Prices of coffins and caskets are to go up in Kumasi next week

When Joy News visited Asafo in Kumasi where some of the coffin manufacturers are located, they lamented the high cost of raw materials.

They added that the extra expenditure on production is also pushing them to increase the prices of caskets in order to stay in business.

The current rising inflation, coupled with fuel and utility tariff increases, majority of local businesses are on the brink of collapse.

In an interview with Joy News, Agya Appiah, a coffin producer who has about 30 years of experience said he is compelled to increase the prices of his products.

I was an apprentice in 1992, but now I run my own business. The fabric we use to decorate the casket I bought for ¢200 on Friday, I was told today to pay ¢240. I couldn’t buy it, so I had to come home to solicit the remaining amount.

“Things are expensive, I would also not sell them [caskets] at a reduced price. All manufacturers here have come to a consensus to increase and stick to one price, latest by next week,” he stated.

This casket is called ‘Abenwaha’, with a price range of ¢1,500 to ¢2,000. But now, If I don’t sell it at ¢2,800, I may not be able to accrue my profit,” he added.

Kwame Malvin, who has been in the business for 3 years, also says patrons are complaining about the new prices.

Our work has been affected.

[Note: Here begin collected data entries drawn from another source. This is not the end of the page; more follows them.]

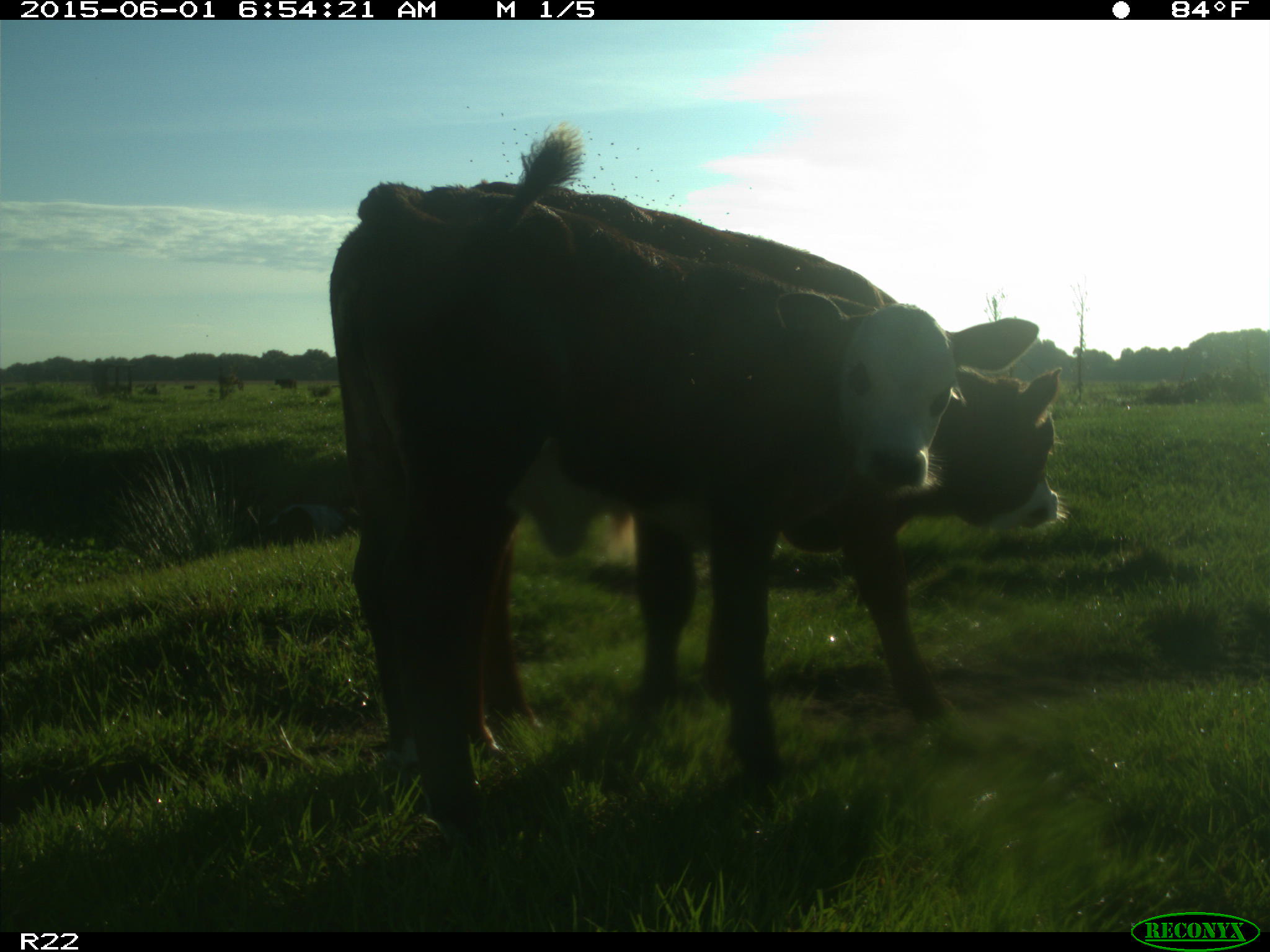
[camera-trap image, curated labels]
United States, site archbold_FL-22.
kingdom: Animalia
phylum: Chordata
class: Mammalia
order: Artiodactyla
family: Bovidae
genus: Bos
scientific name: Bos taurus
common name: domestic cow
Bos taurus (domestic cow).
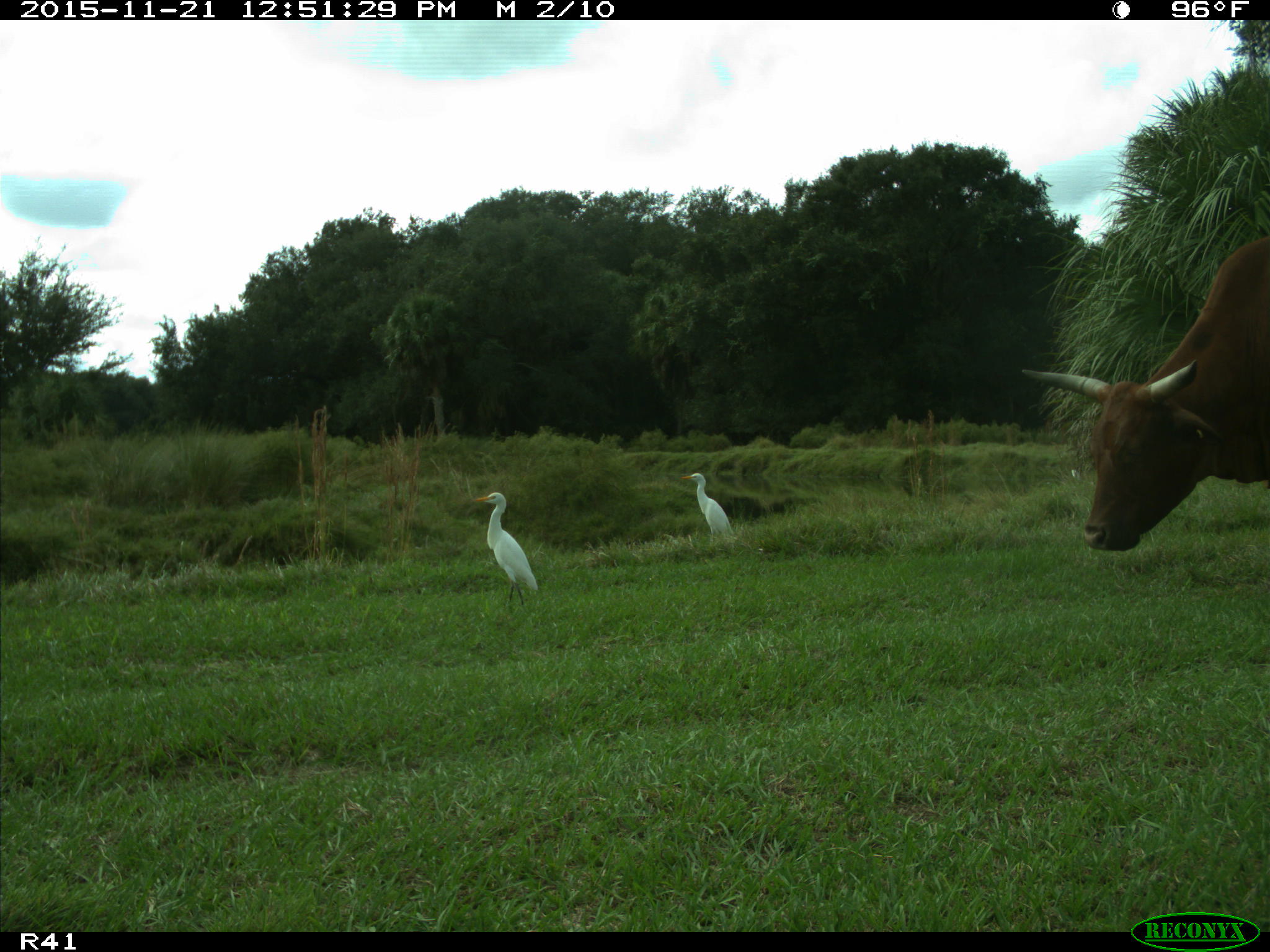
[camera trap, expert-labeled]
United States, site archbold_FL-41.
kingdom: Animalia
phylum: Chordata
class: Mammalia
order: Artiodactyla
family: Bovidae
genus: Bos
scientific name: Bos taurus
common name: domestic cow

I used to buy this filler at ¢80, currently, I buy it at ¢230. I used to finish two coffins a day. Buyers keep complaining because we scare them with the pricing.

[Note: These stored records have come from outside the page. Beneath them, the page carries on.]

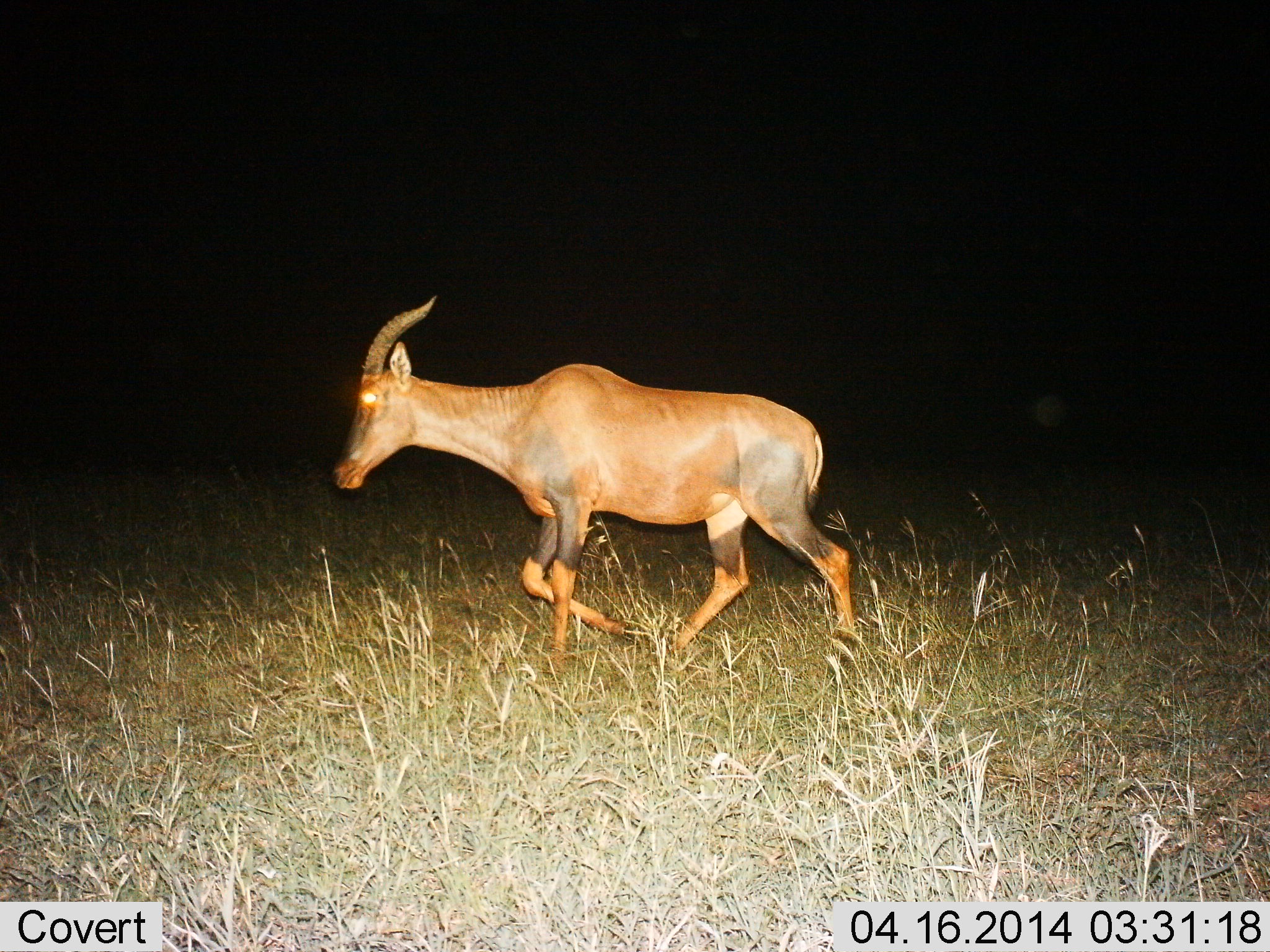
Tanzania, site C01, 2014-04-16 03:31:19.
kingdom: Animalia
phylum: Chordata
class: Mammalia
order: Artiodactyla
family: Bovidae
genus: Damaliscus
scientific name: Damaliscus lunatus jimela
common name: topi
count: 1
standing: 0%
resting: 0%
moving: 100%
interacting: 0%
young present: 0%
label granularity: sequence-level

“Starting next week, the prices of coffins will increase. The ¢1,000-priced coffins will be sold at ¢1,500. The ¢800-priced coffins would be sold at ¢1000,” he told Joy News.

On the current state of Ghana’s economy, Dalex Finance CEO Ken Thompson has said he foresees a lot of hardship coming if President Nana Akufo-Addo fails to take decisive action to fix the ailing economy.

While kneeling down on live TV during a programme on Accra-based Citi TV on Tuesday, 1 November 2022, Mr Thompson pleaded: “His Excellency, Nana Addo Dankwa, what I can see coming is not good. If you are watching, what I can see coming is not good”.

“I can see poverty, I can see job losses, I can see business closures, I can see price of electricity going up”, he noted.

Ghana’s economy is on the decline with high fuel and food prices.

The cedi has also taken tumble, ending up as the worst-performing currency in the world.

Ghana is currently in talks with the IMF for a $3-billion extended credit facility programme.